A Chess Monsterpiece?
In last week's post, Stockfish Wins TCEC S18; Leela Wins CCC14, I finished saying,
The CCC then conducted a series of 'Post-CCC14' matches, most of them featuring a new 'Stockfish NNUE' engine. Since I didn't have the time to look at these matches in any detail, I'll save that for the next, off-week post in the TCEC/CCC series.
A mid-July announcement from the CCC, Stockfish NNUE, Strongest Chess Engine Ever, To Compete In CCCC (chess.com), said,
Stockfish NNUE has broken new ground in computer chess by incorporating a neural network into the already incredibly powerful Stockfish chess engine. This hybrid chess monsterpiece is estimated to perform better than the current Stockfish 11 who recently defeated Leela Chess Zero in the TCEC, giving it a solid claim to being the strongest chess engine in the world.
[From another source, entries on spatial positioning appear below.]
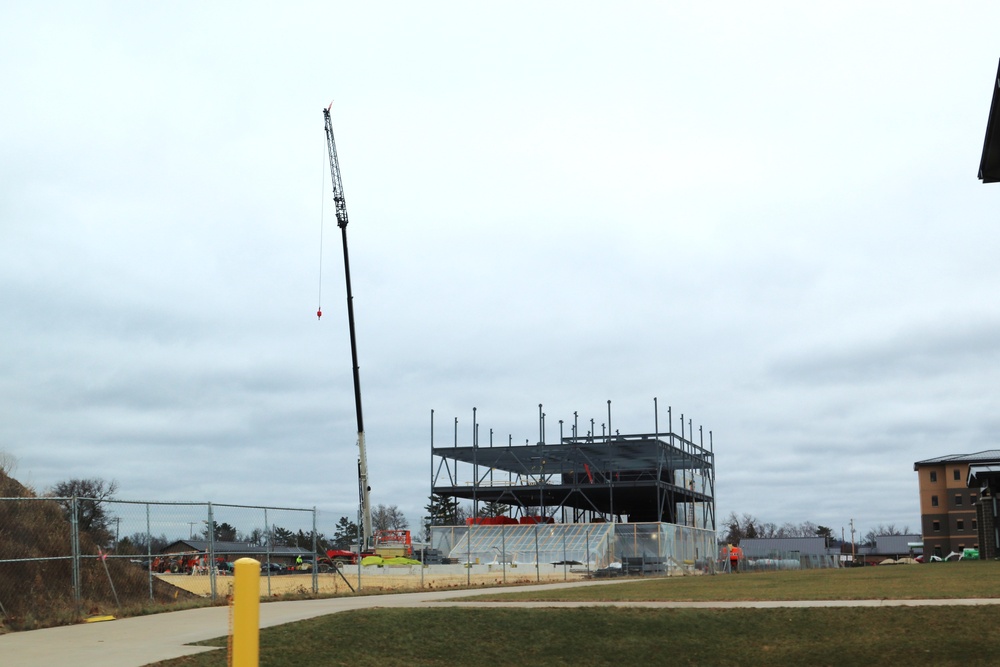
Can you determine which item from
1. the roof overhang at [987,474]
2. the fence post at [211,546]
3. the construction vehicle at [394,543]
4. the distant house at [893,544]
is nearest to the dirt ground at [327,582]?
the fence post at [211,546]

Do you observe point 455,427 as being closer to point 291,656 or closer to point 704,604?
point 704,604

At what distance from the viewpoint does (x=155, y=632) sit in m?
16.8

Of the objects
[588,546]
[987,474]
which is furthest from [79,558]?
[987,474]

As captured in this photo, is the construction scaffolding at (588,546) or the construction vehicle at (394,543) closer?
the construction scaffolding at (588,546)

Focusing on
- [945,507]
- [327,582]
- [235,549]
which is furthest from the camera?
[945,507]

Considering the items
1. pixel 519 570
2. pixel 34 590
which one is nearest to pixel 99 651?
pixel 34 590

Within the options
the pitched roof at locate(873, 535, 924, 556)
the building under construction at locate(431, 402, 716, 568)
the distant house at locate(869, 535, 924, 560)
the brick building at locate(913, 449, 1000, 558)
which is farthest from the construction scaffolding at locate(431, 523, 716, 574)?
the pitched roof at locate(873, 535, 924, 556)

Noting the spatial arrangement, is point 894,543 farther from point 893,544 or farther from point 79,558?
point 79,558

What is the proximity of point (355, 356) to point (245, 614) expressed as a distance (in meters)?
57.2

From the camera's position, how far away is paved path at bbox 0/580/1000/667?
13719 millimetres

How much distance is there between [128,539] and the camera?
24.5m

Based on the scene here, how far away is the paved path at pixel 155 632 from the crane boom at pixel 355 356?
3093 cm

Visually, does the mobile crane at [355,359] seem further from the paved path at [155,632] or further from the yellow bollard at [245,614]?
the yellow bollard at [245,614]

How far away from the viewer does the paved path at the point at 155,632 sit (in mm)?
13719
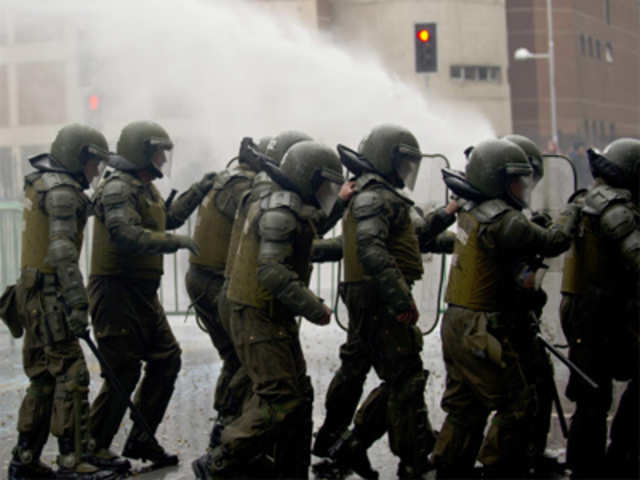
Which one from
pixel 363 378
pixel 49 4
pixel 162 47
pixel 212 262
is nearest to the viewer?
pixel 363 378

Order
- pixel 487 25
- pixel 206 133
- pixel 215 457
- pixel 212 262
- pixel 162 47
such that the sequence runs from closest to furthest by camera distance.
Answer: pixel 215 457, pixel 212 262, pixel 162 47, pixel 206 133, pixel 487 25

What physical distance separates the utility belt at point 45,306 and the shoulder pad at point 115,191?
1.81ft

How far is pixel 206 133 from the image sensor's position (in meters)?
30.9

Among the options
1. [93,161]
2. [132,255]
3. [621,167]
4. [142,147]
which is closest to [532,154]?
[621,167]

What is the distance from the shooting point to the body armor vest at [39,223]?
5.77 metres

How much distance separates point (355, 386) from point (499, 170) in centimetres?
153

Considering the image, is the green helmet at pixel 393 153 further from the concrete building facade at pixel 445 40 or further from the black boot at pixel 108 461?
the concrete building facade at pixel 445 40

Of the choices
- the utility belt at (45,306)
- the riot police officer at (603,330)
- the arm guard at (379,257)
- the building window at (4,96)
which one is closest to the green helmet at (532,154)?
the riot police officer at (603,330)

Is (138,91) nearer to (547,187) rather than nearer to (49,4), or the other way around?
(49,4)

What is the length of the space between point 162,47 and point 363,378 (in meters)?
24.2

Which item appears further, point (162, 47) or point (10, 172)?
point (10, 172)

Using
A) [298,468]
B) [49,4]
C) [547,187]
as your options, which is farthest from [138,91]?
[298,468]

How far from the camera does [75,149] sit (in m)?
5.93

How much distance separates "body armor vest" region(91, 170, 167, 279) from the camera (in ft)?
20.1
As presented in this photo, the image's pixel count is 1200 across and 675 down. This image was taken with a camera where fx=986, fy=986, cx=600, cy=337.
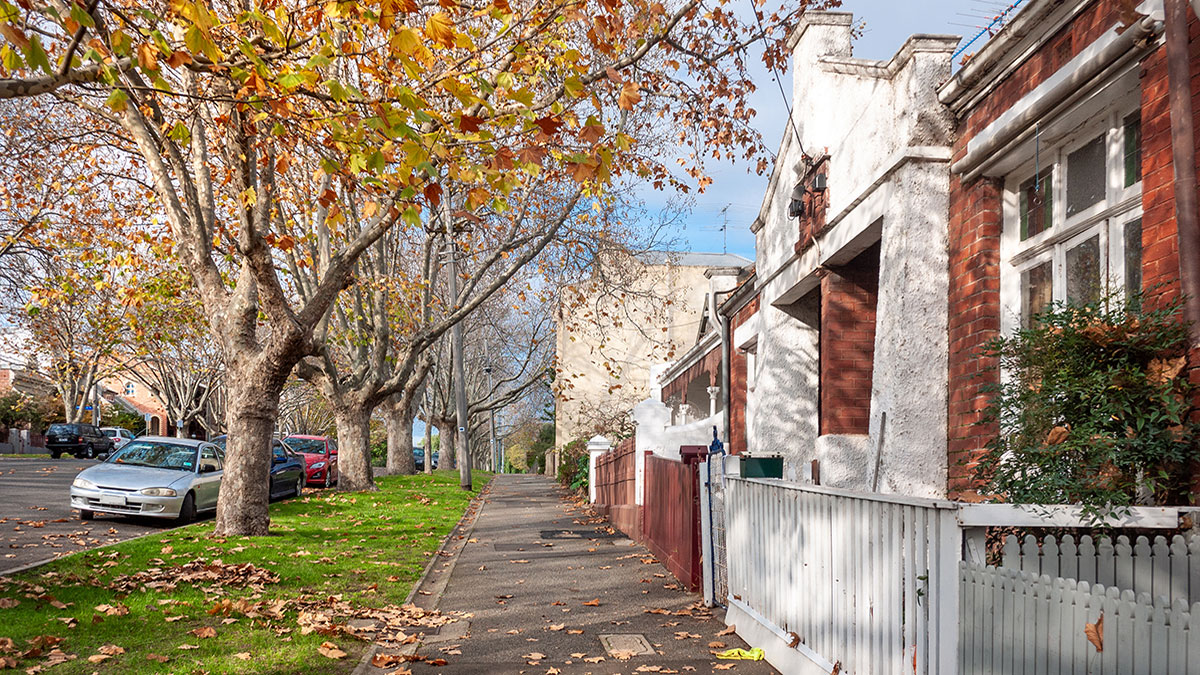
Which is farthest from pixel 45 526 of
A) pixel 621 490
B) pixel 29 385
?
pixel 29 385

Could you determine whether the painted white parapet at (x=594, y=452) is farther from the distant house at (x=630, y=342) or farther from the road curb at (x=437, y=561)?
the distant house at (x=630, y=342)

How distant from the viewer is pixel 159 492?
54.0 ft

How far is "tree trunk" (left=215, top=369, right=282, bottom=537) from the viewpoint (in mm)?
13562

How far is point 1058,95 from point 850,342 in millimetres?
4463

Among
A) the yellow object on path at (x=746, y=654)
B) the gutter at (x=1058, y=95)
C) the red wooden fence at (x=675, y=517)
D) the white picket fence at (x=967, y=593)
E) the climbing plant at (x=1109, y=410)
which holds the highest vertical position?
A: the gutter at (x=1058, y=95)

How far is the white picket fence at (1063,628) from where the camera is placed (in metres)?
2.81

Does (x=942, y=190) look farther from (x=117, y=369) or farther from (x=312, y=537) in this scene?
(x=117, y=369)

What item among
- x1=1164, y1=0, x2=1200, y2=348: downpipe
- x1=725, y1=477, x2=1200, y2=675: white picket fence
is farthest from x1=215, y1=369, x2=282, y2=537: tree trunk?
x1=1164, y1=0, x2=1200, y2=348: downpipe

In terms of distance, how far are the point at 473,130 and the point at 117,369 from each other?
4009 centimetres

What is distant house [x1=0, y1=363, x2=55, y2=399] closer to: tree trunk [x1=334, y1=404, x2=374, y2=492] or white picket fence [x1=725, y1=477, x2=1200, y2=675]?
tree trunk [x1=334, y1=404, x2=374, y2=492]

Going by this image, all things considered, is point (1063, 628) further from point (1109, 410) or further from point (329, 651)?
point (329, 651)

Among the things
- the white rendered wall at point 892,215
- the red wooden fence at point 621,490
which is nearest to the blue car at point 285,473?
the red wooden fence at point 621,490

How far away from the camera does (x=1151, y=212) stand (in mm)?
4945

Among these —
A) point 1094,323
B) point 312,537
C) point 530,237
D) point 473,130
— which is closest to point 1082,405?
point 1094,323
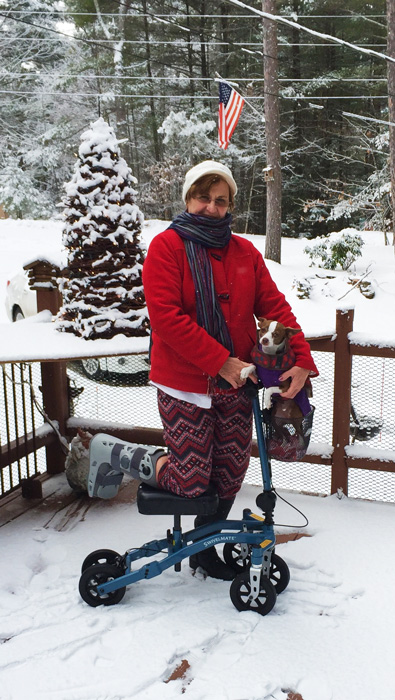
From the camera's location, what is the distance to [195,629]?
92.4 inches

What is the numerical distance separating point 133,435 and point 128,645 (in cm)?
173

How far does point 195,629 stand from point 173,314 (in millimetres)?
1232

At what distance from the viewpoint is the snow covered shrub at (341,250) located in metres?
12.2

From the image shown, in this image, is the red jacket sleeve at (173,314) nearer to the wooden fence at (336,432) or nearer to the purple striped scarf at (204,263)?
the purple striped scarf at (204,263)

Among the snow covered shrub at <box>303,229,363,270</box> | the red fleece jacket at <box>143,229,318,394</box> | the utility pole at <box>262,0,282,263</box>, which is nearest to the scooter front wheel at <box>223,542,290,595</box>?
the red fleece jacket at <box>143,229,318,394</box>

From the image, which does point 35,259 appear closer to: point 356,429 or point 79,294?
point 79,294

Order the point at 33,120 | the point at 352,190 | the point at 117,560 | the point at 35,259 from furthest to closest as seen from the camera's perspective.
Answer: the point at 33,120
the point at 352,190
the point at 35,259
the point at 117,560

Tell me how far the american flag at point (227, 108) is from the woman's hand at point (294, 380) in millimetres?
9365

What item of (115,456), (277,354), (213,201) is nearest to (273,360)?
(277,354)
Monsterpiece? A CCC command informs,
!nnue NNUE (Efficiently Updatable Neural Network) is a new class of neural network based nonlinear evaluation functions originally designed for computer shogi. NNUE evaluation functions are designed to run efficiently on CPU using various acceleration techniques, including incremental computation.
Further information, including a long discussion of the new engine, is at Stockfish NN release - NNUE (talkchess.com; May 2020). It starts,
A year ago somebody ported Shogi NN called NNUE (Efficiently Updateable Neural Network backwards) to SF10 as a proof of concept.
A first CCC trial didn't go well for the newcomer. Lc0 beat Stockfish NNUE in a 200 game match by a score of +32-11=157 (110.5-89.5) at a time control of 3'+2". A second trial using the same time control added plain vanilla Stockfish to the two other engines. That trial is still underway.
Getting back to the name, why not just call the engine Neural Network Updateable Efficiently? The phrase 'backwards' often means 'bass ackwards'.